Culture

Musique – Dina Mialinelina envoûte avec les récits de ses chansons

Dynamique et d’une grande créativité, Dina Mialinelina continue d’émerveiller les mélomanes de la capitale par sa voix et ses compositions.

Une chanteuse qui inspire la fantaisie. Avec sa belle touche de féminité à travers ses compositions, Dina Mialinelina a ébloui les mélomanes du No Comment Bar Isoraka de sa présence scénique et de son charme dans la soirée du 11 avril. Dans le cadre même de son anniversaire, la chanteuse s’est aussi plu à gratifier le public d’une prestation unique en son genre. Retraçant à la fois son histoire, ainsi que son parcours artistique, Dina Mialinelina convie également les noctambules présents à s’imprégner de son univers musical.

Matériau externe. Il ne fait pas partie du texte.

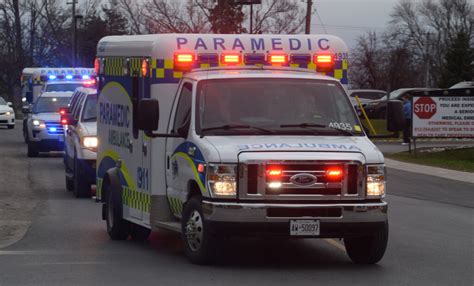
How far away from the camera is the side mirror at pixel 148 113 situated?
10.8 m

Avec une certaine touche d’exotisme propre à ses compositions, la chanteuse dévoile l’intégralité de son savoir-faire. Le No Comment Bar Isoraka offrant une scène conviviale, le public a été mis à contribution pour faire vivre les récits de la chanteuse. Les compositions et les chansons de Dina Mialinelina nous invitent à voyager, à vivre une aventure musicale exclusive à ses côtés, le tout en découvrant divers personnages hauts en couleur. Avec Linda Volahasiniaina à la valiha et aux percussions, Fy Ny Aina Rajaofetra au piano, Diane Rakotomanga qui sublime le tout à la danse et Benjamin Le Faucheur à la guitare, Dina Mialinelina nous envoûte aux rythmes de sa voix.

Des histoires chantées
D’une manière contée, elle nous chante entre autres l’histoire de « Soamiranga », une jeune femme oppressée par la société et fait preuve de force et de courage pour y faire front. Pareil avec « Rakemba », dans laquelle elle nous livre l’histoire de cette femme d’un certain âge, qui court les cabarets et enchante les pistes de danse. Avec son titre « I Mozika », Dina Mialinelina nous raconte d’une manière plus intimiste un amour passionnel entre un artiste et la musique. Les unes après les autres, c’est un répertoire qui émeut grands et petits que la chanteuse nous expose.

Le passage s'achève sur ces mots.